Given passage |
Atheism: Monstrous Women.

FILE - This July 15, 1925 file photo shows attorney William Jennings Bryan, sitting center behind the microphone during a radio broadcast of the landmark trial of John Thomas Scopes in Dayton, Tenn. The controversial trial between religion and state determined how evolution would be taught in schools. Scopes, a high school biology teacher, was found guilty of teaching evolution and fined. The town hosts an annual festival, this year July 20-21, marking the anniversary of the famous trial about the teaching of evolution in public schools. (AP Photo, file)

FILE – This July 15, 1925 file photo shows attorney William Jennings Bryan, sitting center behind the microphone during a radio broadcast of the landmark trial of John Thomas Scopes in Dayton, Tenn. The controversial trial between religion and state determined how evolution would be taught in schools. Scopes, a high school biology teacher, was found guilty of teaching evolution and fined. The town hosts an annual festival, this year July 20-21, marking the anniversary of the famous trial about the teaching of evolution in public schools. (AP Photo, file)

The Atlantic’s Emma Green has an interview with Washington University in St. Louis professor Leigh Eric Schmidt about his book, Village Atheists. Unlike similar efforts, Schmidt doesn’t shy away from the white straight male problem of atheism, which has been present for always. This is in no way a modern problem, although I’d venture to say it’s gotten worse, in terms of virulence and open bigotry. And yes, of course strides have certainly been made when it comes to atheist women, but unfortunately, many of the obstacles remain stubbornly in place, held firmly down by white male atheists. The whole interview is very good, and I highly recommend clicking over to read it in its entirety. This post, I want to focus on women.

“Male atheists are bad. Women atheists are genuinely considered monsters.”

Green: Why has the movement traditionally been so masculine?

Tasks to carry out |
1) According to the post on atheism and women, why do many obstacles for atheist women remain in place? Answer in one to three sentences.
2) Resume the post on atheism and women from its last line.
The material after this point is separate from the post on atheism and women.

Exercise data |

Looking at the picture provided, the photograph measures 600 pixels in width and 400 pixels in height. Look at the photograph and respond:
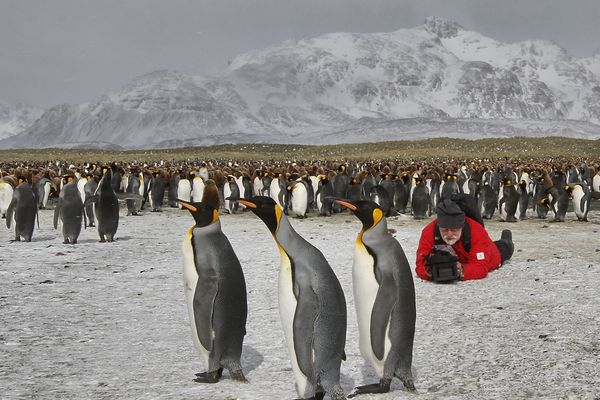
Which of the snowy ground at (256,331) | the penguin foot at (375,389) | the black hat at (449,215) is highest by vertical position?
the black hat at (449,215)

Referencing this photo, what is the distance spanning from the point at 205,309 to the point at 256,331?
1426mm

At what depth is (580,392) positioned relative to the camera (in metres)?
3.65

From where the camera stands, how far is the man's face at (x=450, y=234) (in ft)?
22.0

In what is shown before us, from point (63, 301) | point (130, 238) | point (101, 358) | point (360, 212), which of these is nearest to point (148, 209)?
point (130, 238)

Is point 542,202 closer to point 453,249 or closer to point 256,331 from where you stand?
point 453,249

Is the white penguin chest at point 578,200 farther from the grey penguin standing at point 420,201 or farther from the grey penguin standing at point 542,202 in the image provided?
the grey penguin standing at point 420,201

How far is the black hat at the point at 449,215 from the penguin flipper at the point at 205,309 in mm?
3328

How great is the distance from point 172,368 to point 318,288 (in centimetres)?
135

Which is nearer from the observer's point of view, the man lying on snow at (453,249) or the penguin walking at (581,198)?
the man lying on snow at (453,249)

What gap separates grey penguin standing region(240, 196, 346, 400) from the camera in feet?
11.0

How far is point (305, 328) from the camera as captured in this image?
11.0ft

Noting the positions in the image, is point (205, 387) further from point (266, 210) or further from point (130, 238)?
point (130, 238)

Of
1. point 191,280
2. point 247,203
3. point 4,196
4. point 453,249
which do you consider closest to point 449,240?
point 453,249

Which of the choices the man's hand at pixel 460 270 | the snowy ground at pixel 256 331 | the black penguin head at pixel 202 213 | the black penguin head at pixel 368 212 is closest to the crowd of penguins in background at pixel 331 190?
the snowy ground at pixel 256 331
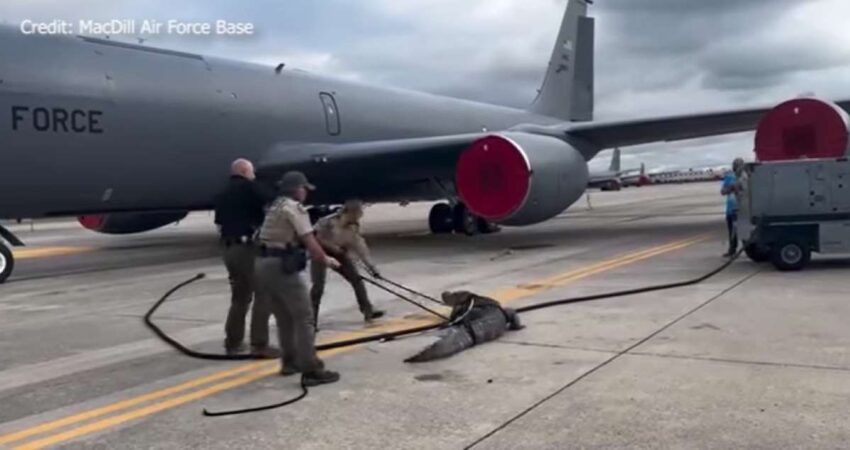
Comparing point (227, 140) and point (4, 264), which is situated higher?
point (227, 140)

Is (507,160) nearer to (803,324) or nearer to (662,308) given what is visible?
(662,308)

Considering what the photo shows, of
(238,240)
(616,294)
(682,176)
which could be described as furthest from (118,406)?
(682,176)

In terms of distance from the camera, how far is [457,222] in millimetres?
19266

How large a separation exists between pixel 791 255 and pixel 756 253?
806mm

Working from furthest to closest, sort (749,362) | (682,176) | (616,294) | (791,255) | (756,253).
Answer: (682,176)
(756,253)
(791,255)
(616,294)
(749,362)

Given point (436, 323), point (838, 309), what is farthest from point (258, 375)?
point (838, 309)

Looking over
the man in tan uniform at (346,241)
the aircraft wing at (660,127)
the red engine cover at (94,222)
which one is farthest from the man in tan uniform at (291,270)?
the red engine cover at (94,222)

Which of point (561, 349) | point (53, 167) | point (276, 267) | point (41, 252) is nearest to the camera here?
point (276, 267)

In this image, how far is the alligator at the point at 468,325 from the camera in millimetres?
5980

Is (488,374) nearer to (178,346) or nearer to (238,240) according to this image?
(238,240)

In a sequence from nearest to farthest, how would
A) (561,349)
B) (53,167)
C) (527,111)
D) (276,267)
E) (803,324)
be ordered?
(276,267) → (561,349) → (803,324) → (53,167) → (527,111)

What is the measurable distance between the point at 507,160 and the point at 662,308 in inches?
248

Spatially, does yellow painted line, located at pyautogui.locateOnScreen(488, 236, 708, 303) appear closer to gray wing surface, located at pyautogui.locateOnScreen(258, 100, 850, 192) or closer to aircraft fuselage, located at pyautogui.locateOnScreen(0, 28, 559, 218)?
gray wing surface, located at pyautogui.locateOnScreen(258, 100, 850, 192)

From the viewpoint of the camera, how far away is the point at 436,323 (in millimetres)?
7332
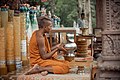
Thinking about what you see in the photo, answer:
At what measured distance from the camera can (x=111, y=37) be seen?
17.4ft

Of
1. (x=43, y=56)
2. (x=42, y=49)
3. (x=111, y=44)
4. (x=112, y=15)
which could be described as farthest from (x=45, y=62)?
(x=112, y=15)

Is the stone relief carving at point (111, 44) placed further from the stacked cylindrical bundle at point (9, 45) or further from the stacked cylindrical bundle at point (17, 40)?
the stacked cylindrical bundle at point (17, 40)

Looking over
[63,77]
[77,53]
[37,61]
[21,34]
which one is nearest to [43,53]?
[37,61]

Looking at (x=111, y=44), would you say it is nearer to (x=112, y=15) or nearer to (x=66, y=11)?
(x=112, y=15)

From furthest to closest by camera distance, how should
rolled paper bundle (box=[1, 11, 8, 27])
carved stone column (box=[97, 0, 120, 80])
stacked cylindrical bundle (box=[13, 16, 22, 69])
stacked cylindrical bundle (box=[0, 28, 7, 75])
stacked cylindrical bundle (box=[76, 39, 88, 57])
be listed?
1. stacked cylindrical bundle (box=[76, 39, 88, 57])
2. stacked cylindrical bundle (box=[13, 16, 22, 69])
3. rolled paper bundle (box=[1, 11, 8, 27])
4. stacked cylindrical bundle (box=[0, 28, 7, 75])
5. carved stone column (box=[97, 0, 120, 80])

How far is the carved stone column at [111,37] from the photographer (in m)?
5.23

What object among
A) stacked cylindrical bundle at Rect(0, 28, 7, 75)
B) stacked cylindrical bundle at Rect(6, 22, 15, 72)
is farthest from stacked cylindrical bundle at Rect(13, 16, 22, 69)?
stacked cylindrical bundle at Rect(0, 28, 7, 75)

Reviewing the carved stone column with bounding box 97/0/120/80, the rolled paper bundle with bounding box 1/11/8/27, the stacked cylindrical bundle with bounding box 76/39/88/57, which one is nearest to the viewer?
the carved stone column with bounding box 97/0/120/80

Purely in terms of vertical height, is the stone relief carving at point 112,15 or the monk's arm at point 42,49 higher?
the stone relief carving at point 112,15

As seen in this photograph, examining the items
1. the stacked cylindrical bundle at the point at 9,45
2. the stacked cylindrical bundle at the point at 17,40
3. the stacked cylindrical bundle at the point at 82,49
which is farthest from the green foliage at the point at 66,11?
the stacked cylindrical bundle at the point at 9,45

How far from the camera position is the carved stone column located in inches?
206

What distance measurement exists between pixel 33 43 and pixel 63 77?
873mm

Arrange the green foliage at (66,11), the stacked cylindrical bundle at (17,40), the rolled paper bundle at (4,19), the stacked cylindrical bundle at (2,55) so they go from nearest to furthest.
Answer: the stacked cylindrical bundle at (2,55) < the rolled paper bundle at (4,19) < the stacked cylindrical bundle at (17,40) < the green foliage at (66,11)

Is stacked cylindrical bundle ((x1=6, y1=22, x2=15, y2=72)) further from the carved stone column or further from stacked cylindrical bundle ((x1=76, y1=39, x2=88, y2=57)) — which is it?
the carved stone column
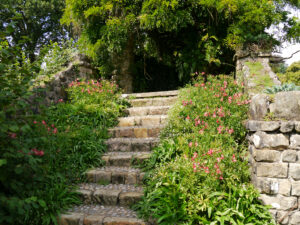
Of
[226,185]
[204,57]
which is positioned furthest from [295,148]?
[204,57]

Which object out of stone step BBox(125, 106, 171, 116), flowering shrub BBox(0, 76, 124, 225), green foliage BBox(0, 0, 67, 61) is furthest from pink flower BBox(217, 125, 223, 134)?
green foliage BBox(0, 0, 67, 61)

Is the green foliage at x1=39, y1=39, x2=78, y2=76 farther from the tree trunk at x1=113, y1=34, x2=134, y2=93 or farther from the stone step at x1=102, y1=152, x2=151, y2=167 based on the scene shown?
the stone step at x1=102, y1=152, x2=151, y2=167

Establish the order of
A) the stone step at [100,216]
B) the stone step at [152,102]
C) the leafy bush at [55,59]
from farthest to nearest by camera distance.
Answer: the leafy bush at [55,59]
the stone step at [152,102]
the stone step at [100,216]

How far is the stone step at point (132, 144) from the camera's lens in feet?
13.2

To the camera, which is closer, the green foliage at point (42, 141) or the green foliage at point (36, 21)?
the green foliage at point (42, 141)

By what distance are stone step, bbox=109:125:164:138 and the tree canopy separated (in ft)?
9.57

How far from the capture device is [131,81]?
7711mm

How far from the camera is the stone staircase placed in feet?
9.02

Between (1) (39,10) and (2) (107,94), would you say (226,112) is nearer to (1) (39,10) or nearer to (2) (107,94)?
(2) (107,94)

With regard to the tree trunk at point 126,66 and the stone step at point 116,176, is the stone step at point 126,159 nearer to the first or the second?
the stone step at point 116,176

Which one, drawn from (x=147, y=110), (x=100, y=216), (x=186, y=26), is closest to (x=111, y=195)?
(x=100, y=216)

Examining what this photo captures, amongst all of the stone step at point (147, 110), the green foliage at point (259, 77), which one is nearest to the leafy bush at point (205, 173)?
the green foliage at point (259, 77)

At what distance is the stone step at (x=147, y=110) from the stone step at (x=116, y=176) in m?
1.94

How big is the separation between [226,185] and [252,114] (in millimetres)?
997
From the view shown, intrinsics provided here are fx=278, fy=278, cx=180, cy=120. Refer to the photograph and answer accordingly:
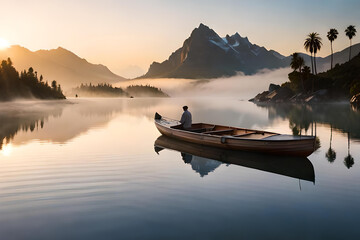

Answers to the problems |
1) Many obstacles remain because white male atheists hold them firmly down. This is true even though progress has been made for atheist women.

2)
Schmidt: In the 19th century, there are more women in the church than men. So there is an association with churches and pious femininity and domesticity. Freethinkers see women as supporters of the church, and supporters of evangelical Protestant politics, whether it’s temperance or other moral-reform causes, so there’s an alienation that arises there. They’re fearful that if women have the right to vote, they’ll vote for Christian-inflected politics. They’re afraid: What’s this going to do? Is this really going to advance the cause of reason, the cause of science, if we give women the right to vote?

Green: You talk about the perceived oddness of “woman atheists.” How have the experiences of women who are atheists differed from those of men historically?

Schmidt: Because there was such an ideal of pious femininity—women are supposed to be pious, women are supposed to go to church—there was greater horror associated with a woman being an atheist than with a man being an atheist. Male atheists are bad. Women atheists are genuinely considered monsters.

So that puts a lot of pressure on somebody like Elmina Drake Slenker or other women atheists to say, “Being an atheist does not deprive me of these maternal ideals.” Slenker writes domestic fiction in which freethinking, atheist women are also incredible housekeepers and homemakers. She wants to make sure there is no conflict over 19th century ideals and atheism—and no man has to worry in the same way she has to worry.

She is also much more interested in rethinking the marriage relationship, birth control, and reproductive rights. That’s something a lot of the freethinkers and atheists—the men around her—want to avoid. They see the issue as too controversial; that’s not an issue they’re willing to engage.

But she’s willing to engage it. And that gets her arrested for obscenity.

Green: If someone weren’t necessarily familiar with her story, they might read that and think of a 1970s-style women’s liberation movement, dedicated to deconstructing sexuality, etc. But as you write, Slenker was actually a part of Alphaism—a movement that promoted only procreative sex in monogamous relationships.

It seems like there was a kinship between freethinker movements and some of the vice-control impulses of the Victorian era, including Alphaism, or perhaps something like the temperance movement. Why was it that outspoken, freethinking women like Slenker went in this direction with their programs of reform?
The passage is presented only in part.